The Islamic Republic of Iran made exporting and importing easier by expanding the services offered by the national single window, said the World Bank in its Doing Business 2017 report for the Middle East and North Africa, acknowledging the fact that the country has taken strides to improve its status when it comes to "trading across borders".
WB's Doing Business sheds light on how easy or difficult it is for a local entrepreneur to open and run a small- to medium-sized enterprise when complying with relevant regulations. It measures and tracks changes in regulations affecting 11 areas in the life cycle of a business, including starting a business, receiving construction permits, getting electricity, registering property and getting credit.
Among other factors, the bank adds that Iran has also made getting electricity easier by eliminating the need for customers to obtain an excavation permit for electricity connection works.
"The Islamic Republic of Iran made starting a business easier by streamlining the name reservation and company registration procedures.
[It] strengthened investor protections by requiring greater immediate disclosure of related-party transactions," the report adds.
According to the global institution's influential report, Iran eased the launch of business startups by installing a web portal allowing entrepreneurs to search for and reserve a unique company name for 2017.
"The establishment of a new private credit bureau improved access to credit information," it said.
The Islamic Republic of Iran made enforcing contracts easier and faster by introducing electronic filing of some documents, text message notification and an electronic case management system.
The country made starting a business easier by streamlining the name reservation and company registration procedures, WB said.
Among less business-friendly points, the bank also noted that Iran has made starting a business more difficult by requiring company founders to obtain a criminal record clearance to register a new company.
According to the report, in economies around the world, trading across borders as measured by Doing Business has become faster and easier over the years.
Governments have introduced tools to facilitate trade by setting up single windows, risk-based inspections and electronic data interchange systems. These changes help improve their trading environment and boost firms’ international competitiveness.
The WB report also records the time and cost associated with the logistical process of exporting and importing goods.

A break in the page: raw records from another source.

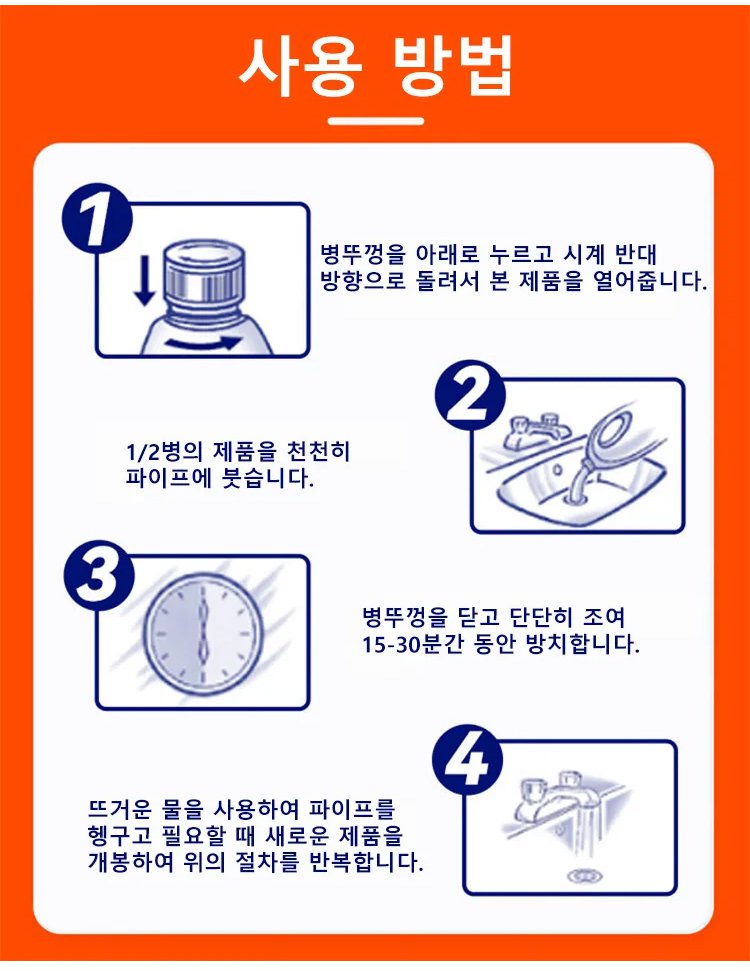 사용 방법

1

병뚜껑을 아래로 누르고 시계 반대 방향으로 돌려서 본 제품을 열어줍니다.

2

1/2병의 제품을 천천히 파이프에 붓습니다.

3

병뚜껑을 닫고 단단히 조여 15-30분간 동안 방치합니다.

4

뜨거운 물을 사용하여 파이프를 헹구고 필요할 때 새로운 제품을 개봉하여 위의 절차를 반복합니다.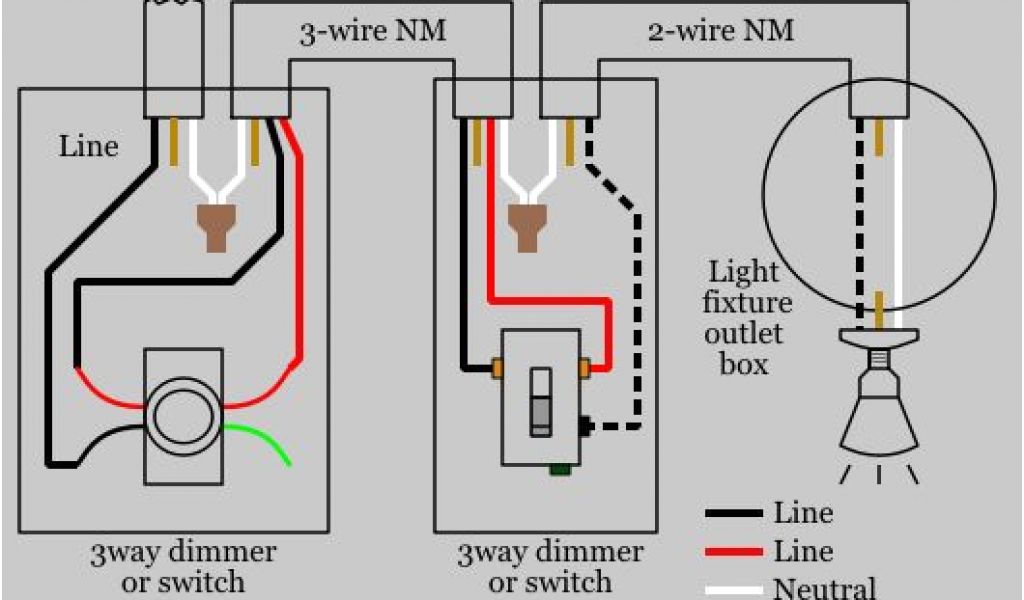 3-wire NM

2-wire NM

Line

Light fixture outlet box

3way dimmer or switch

3way dimmer or switch

Line

Line

Neutral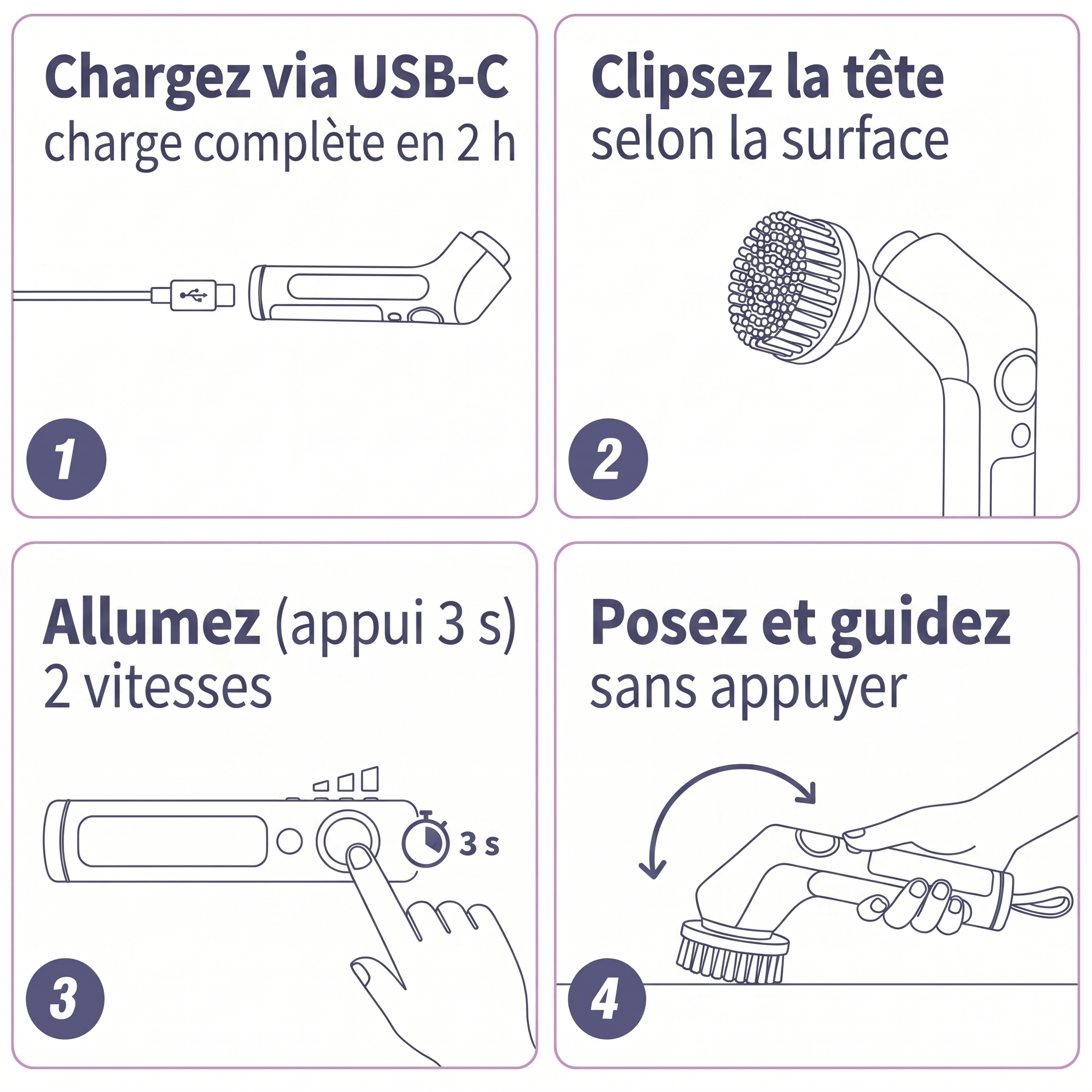 Chargez via USB-C
charge complète en 2 h

1

Clipsez la tête
selon la surface

2

Allumez (appui 3 s)
2 vitesses

3 s

3

Posez et guidez
sans appuyer

4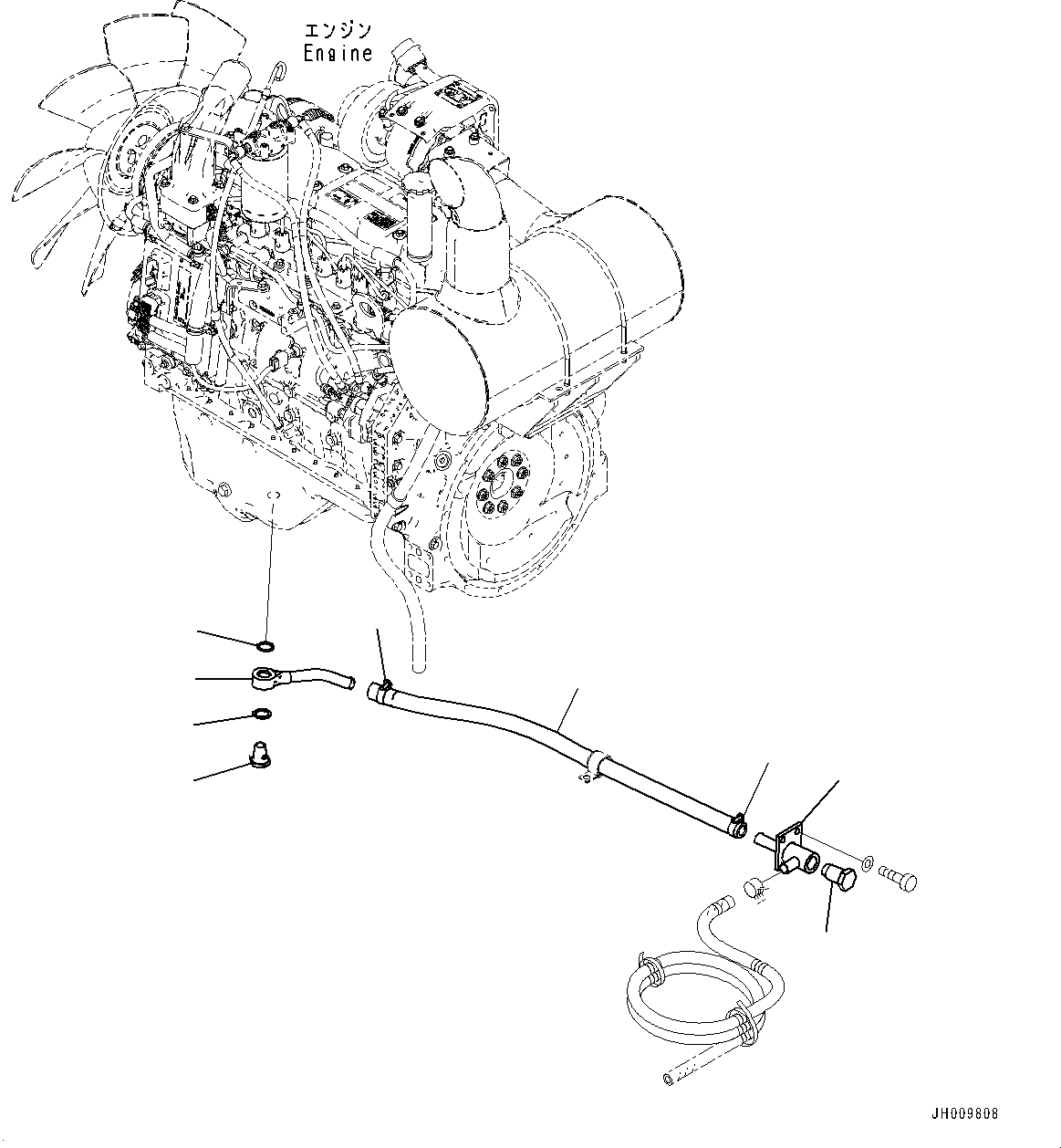 エンジン
Engine

JH009808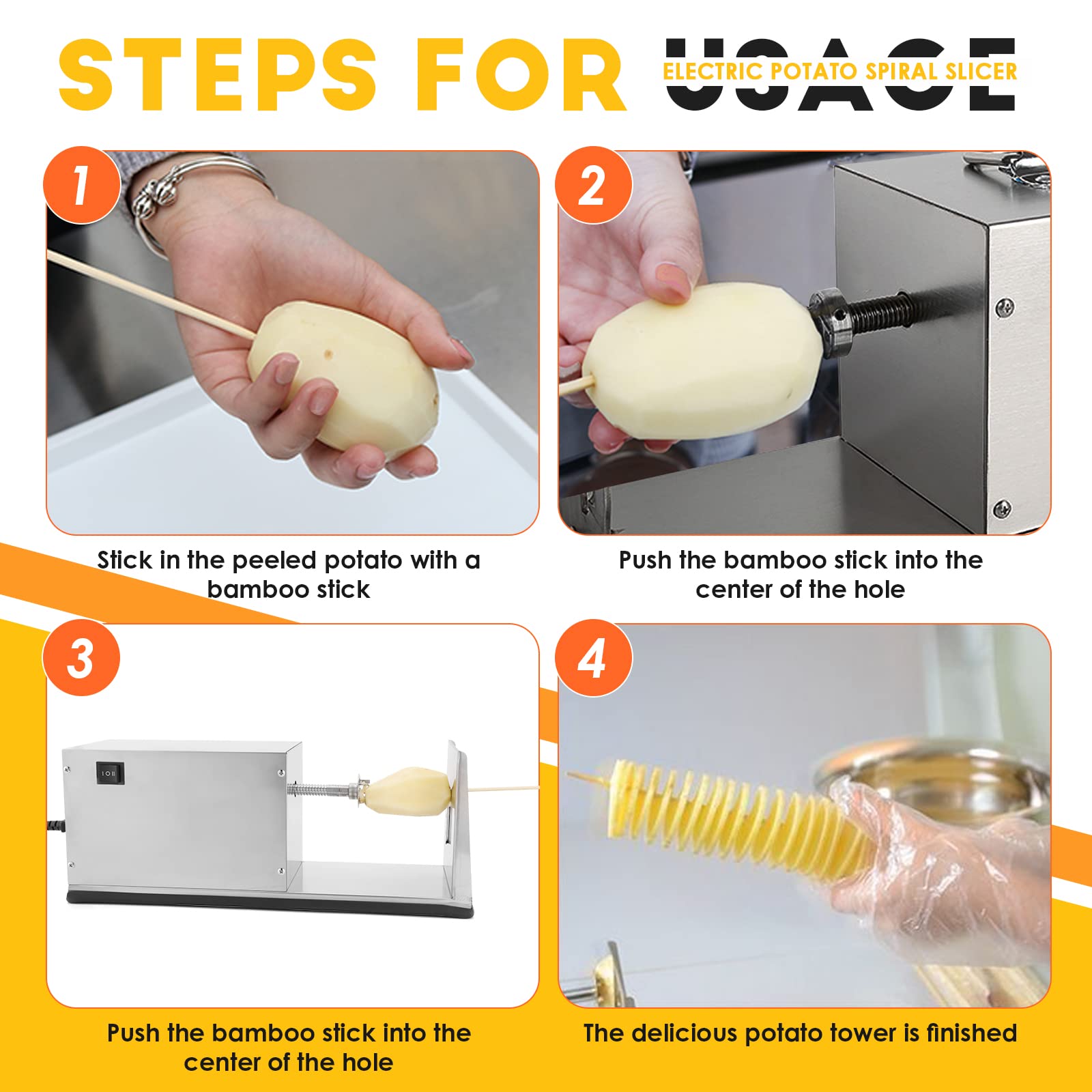 STEPS FOR USAGE

ELECTRIC POTATO SPIRAL SLICER

1

Stick in the peeled potato with a bamboo stick

2

Push the bamboo stick into the center of the hole

3

Push the bamboo stick into the center of the hole

4

The delicious potato tower is finished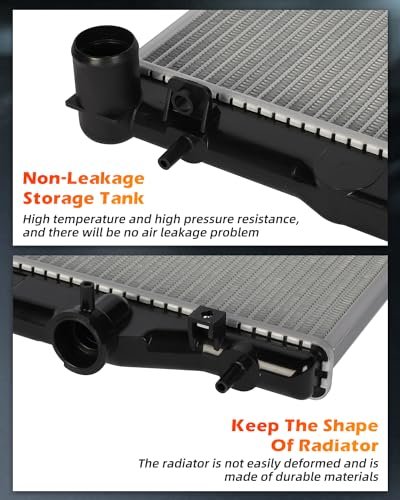 Non-Leakage Storage Tank

High temperature and high pressure resistance, and there will be no air leakage problem

Keep The Shape Of Radiator

The radiator is not easily deformed and is made of durable materials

Under the new methodology introduced this year, Doing Business measures the time and cost associated with three sets of procedures—documentary compliance, border compliance and domestic transport—within the overall process of exporting or importing a shipment of goods.
The ranking of economies on the ease of trading across borders is determined by sorting their distance to frontier scores for trading across borders. These scores are the simple average of the distance to frontier scores for the time and cost for documentary compliance and border compliance to export and import.